**WRITTEN EXERCISE**
Everything from the line with "Looking over the photo, arrange" to the end of the data should be restated word for word, and nothing before it.

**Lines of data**
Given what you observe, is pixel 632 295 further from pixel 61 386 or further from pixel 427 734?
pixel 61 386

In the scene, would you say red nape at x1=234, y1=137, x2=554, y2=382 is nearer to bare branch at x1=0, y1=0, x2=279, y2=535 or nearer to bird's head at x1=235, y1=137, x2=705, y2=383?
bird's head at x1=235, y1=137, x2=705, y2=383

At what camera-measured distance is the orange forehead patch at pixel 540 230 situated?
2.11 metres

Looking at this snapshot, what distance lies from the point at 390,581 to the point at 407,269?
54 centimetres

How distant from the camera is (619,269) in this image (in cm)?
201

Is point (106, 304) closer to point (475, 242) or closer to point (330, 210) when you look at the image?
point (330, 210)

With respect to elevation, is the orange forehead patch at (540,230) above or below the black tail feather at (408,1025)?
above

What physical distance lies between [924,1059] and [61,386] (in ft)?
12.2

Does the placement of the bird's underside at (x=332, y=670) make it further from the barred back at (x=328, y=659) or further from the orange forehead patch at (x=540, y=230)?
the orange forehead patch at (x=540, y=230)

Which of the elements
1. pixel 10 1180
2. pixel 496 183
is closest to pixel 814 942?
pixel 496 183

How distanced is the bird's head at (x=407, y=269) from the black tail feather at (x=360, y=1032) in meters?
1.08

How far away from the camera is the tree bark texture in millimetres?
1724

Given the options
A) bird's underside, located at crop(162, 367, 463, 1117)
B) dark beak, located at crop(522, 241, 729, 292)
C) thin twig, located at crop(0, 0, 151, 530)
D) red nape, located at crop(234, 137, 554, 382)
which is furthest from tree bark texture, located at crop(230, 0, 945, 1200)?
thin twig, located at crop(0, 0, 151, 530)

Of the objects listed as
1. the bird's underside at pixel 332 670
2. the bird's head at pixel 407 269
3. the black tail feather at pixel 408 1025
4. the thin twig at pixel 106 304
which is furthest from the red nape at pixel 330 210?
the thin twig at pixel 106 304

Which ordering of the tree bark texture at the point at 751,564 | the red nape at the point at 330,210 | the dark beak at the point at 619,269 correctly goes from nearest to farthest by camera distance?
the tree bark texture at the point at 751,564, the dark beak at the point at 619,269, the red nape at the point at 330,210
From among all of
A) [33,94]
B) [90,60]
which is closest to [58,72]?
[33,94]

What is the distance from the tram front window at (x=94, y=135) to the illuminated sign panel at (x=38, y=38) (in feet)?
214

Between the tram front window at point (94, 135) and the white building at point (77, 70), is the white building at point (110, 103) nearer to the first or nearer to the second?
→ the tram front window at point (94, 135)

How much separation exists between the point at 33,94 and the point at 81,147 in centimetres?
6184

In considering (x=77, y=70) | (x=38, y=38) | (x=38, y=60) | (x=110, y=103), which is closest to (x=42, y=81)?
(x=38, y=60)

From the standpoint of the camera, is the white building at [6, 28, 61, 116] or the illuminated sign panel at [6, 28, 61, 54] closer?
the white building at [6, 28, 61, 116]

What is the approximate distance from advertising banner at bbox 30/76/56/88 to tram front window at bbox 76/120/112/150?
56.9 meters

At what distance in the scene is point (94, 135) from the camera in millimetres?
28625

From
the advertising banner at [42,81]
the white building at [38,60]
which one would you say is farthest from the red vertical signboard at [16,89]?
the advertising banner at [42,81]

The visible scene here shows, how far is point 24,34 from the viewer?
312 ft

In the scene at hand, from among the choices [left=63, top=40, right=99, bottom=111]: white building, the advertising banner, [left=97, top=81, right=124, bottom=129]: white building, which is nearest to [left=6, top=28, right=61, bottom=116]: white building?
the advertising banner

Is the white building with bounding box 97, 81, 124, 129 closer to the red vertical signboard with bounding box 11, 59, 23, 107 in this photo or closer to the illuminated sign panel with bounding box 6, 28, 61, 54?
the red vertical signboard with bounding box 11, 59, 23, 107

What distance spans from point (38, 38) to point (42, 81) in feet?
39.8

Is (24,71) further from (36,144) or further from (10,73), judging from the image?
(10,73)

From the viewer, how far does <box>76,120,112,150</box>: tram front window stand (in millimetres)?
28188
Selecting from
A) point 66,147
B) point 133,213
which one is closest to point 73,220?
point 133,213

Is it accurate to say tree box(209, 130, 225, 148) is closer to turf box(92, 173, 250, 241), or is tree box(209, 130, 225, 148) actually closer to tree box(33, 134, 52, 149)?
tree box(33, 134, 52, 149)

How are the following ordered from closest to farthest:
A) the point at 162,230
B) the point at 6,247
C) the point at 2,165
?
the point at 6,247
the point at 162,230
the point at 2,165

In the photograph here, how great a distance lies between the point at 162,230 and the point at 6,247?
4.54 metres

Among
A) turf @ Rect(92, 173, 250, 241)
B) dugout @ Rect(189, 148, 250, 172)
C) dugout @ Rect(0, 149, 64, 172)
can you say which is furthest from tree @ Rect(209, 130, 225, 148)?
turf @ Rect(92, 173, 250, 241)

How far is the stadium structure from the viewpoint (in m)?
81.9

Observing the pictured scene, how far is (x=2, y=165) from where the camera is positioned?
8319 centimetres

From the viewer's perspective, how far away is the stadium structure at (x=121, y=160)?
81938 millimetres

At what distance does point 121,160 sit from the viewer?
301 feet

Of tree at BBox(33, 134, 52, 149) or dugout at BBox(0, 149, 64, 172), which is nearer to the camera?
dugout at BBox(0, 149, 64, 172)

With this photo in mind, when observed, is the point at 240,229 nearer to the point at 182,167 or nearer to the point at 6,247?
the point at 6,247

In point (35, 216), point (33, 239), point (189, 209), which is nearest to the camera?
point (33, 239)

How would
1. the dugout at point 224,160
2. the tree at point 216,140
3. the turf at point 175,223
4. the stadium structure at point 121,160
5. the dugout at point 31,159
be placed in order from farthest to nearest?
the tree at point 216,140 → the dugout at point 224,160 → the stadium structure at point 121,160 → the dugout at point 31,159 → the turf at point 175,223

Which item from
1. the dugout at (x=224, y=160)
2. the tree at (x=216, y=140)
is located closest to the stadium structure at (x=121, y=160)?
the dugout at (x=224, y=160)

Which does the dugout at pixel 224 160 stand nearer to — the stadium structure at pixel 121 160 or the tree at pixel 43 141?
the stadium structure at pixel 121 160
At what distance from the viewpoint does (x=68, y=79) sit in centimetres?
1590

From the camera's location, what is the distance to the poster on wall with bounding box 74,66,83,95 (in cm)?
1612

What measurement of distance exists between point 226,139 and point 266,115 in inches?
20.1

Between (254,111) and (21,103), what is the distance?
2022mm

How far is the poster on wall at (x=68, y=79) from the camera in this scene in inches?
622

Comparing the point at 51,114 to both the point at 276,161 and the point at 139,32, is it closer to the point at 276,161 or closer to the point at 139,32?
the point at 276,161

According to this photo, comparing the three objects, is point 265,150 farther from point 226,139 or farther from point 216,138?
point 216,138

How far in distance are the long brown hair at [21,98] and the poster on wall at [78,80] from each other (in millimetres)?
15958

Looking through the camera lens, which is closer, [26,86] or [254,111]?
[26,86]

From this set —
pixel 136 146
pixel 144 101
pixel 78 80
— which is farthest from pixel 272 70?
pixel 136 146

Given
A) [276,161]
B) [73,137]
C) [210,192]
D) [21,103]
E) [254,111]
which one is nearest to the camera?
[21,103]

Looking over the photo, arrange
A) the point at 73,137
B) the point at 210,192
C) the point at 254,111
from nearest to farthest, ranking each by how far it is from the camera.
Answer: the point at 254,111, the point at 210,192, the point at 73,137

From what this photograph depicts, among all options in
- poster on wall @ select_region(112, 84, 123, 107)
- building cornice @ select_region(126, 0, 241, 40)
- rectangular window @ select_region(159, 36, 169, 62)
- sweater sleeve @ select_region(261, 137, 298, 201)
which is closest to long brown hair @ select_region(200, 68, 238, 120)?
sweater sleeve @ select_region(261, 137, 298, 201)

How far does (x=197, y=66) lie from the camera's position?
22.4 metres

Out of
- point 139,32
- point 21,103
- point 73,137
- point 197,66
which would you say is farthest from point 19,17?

**WRITTEN RESPONSE**
Looking over the photo, arrange
A) the point at 73,137
B) the point at 210,192
C) the point at 254,111
from nearest to farthest, ranking each by how far it is from the camera.
Answer: the point at 254,111, the point at 210,192, the point at 73,137

From what this photograph depicts, among all options in
- poster on wall @ select_region(112, 84, 123, 107)
- building cornice @ select_region(126, 0, 241, 40)
- rectangular window @ select_region(159, 36, 169, 62)
- sweater sleeve @ select_region(261, 137, 298, 201)
which is closest to long brown hair @ select_region(200, 68, 238, 120)?
sweater sleeve @ select_region(261, 137, 298, 201)

How far does (x=197, y=66) lie from the camera's position?
22.4 metres

Out of
- point 139,32
- point 21,103
- point 73,137
- point 197,66
which would you say is farthest from point 19,17?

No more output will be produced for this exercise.